Präsentation eines Staatsoberhauptes.

Wir wurden Zeuge der „Präsentation“ durch sechs Parteivorsitzende. In ihrer Mitte Joachim Gauck, der Kandidat, der sichtlich Achtung nur gegenüber der Bundeskanzlerin empfindet.

Sein thematisches Programm ist seit Jahren bekannt. In seinen Erinnerungen *) hat er es zusammengefasst: „Freiheit und Verantwortung … sind eine permanente Herausforderung. Die einen fühlen sich in ihrem Element. Sie werden Bürgermeister, gründen Firmen, erforschen unbekannte Kontinente, eine der Befreiten wird Regierungschefin. Andere aber sehen sich überfordert, werden kleinmütig, fühlen sich bestätigt in ihrer Auffassung, dass es wirkliche Freiheit nicht gebe, der Sozialstaat nicht sozial sei und die Chancengleichheit ein Traum bleibe. Deutschland hat in den letzten Jahren zu sehr auf diese Kleinmütigen und Zweifler geschaut“ (a.a.O., S. 337).

Diesen Herausforderungen zu begegnen, hatte Johannes Rau das Wort geprägt: „Versöhnen statt Spalten“. Und Joachim Gauck ist in diesem Geiste als hoch anerkannter „Demokratielehrer“ tätig.

Gauck bezeichnet die Haltung des Verzichts auf Freiheit im Tausch „für ´fürsorgliche` Politik“ als „denkfaul und erfahrungsresistent … angesichts von Finanzkrise und Verunsicherungen durch eine globalisierte Welt“. Und er stellt klar: „Wer den Kapitalismus abschaffen will, schüttet das Kind mit dem Bade aus … Wer Freiheit will, muss sie auch in der Wirtschaft wollen“ (a.a.O., S. 337 f.). Dass kollektivistische Nostalgie heute keine Option mehr für das Leben der Menschen ist, wird Joachim Gauck nicht müde, den Bürgern zu erklären.

Mit „Basta“ hatte diese Erkenntnis schon Gerhard Schröder vor fast einer Dekade mit seiner Agenda 2010 umgesetzt. Aber „Basta“ reichte nicht; Joachim Gauck hilft nun vielen Menschen, vor allem in Ostdeutschland, die harte Realität zu erkennen und dadurch zu bewältigen.

—————

AUFGABENSTELLUNG
Ändere im Ausgangstext den Abschnitt von „Wir wurden Zeuge“ bis „(a.a.O., S. 337).“, indem du „Kandidat“ durch „Bewerber“ ersetzt, und gib den Abschnitt so wieder. Die folgenden Zeilen stehen in keinem Zusammenhang mit dem Ausgangstext.

VORLIEGENDE ZEILEN
—————

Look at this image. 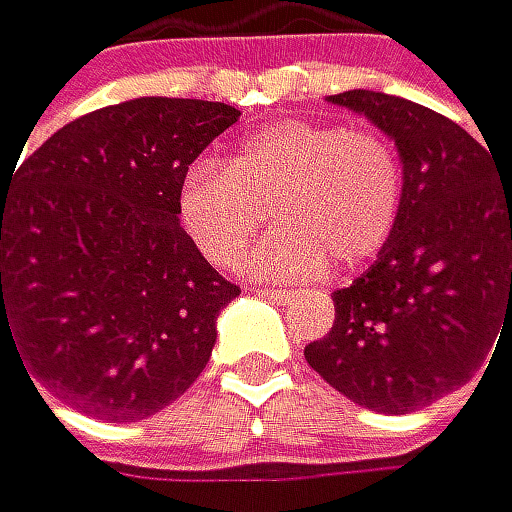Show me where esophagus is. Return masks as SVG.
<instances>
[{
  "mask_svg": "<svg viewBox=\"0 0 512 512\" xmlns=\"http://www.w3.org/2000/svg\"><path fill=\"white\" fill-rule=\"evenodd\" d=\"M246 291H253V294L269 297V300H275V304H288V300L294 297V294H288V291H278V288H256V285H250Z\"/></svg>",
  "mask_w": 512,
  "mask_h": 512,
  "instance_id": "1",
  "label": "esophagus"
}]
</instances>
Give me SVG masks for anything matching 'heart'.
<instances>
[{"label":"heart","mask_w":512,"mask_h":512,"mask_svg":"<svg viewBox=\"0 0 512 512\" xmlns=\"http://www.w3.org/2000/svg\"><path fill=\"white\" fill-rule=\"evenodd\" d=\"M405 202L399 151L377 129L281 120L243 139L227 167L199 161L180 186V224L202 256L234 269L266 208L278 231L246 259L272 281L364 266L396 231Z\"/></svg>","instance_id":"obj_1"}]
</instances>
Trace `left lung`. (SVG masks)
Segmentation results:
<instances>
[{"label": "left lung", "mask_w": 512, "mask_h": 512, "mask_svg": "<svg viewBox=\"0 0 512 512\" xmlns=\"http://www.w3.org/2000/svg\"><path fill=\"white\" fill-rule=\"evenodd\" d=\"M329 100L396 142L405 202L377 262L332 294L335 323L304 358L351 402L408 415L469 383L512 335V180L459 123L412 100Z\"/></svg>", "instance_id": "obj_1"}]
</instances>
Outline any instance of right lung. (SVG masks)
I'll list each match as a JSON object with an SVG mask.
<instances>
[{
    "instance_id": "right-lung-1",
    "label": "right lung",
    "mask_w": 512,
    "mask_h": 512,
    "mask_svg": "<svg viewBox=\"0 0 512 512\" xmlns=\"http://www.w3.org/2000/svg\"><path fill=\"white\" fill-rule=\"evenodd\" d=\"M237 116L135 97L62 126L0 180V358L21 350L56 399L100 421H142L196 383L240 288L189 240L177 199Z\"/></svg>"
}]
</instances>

—————

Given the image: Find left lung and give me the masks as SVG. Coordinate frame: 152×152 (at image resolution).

—————

RICHTIGE LÖSUNG
Wir wurden Zeuge der „Präsentation“ durch sechs Parteivorsitzende. In ihrer Mitte Joachim Gauck, der Bewerber, der sichtlich Achtung nur gegenüber der Bundeskanzlerin empfindet.

Sein thematisches Programm ist seit Jahren bekannt. In seinen Erinnerungen *) hat er es zusammengefasst: „Freiheit und Verantwortung … sind eine permanente Herausforderung. Die einen fühlen sich in ihrem Element. Sie werden Bürgermeister, gründen Firmen, erforschen unbekannte Kontinente, eine der Befreiten wird Regierungschefin. Andere aber sehen sich überfordert, werden kleinmütig, fühlen sich bestätigt in ihrer Auffassung, dass es wirkliche Freiheit nicht gebe, der Sozialstaat nicht sozial sei und die Chancengleichheit ein Traum bleibe. Deutschland hat in den letzten Jahren zu sehr auf diese Kleinmütigen und Zweifler geschaut“ (a.a.O., S. 337).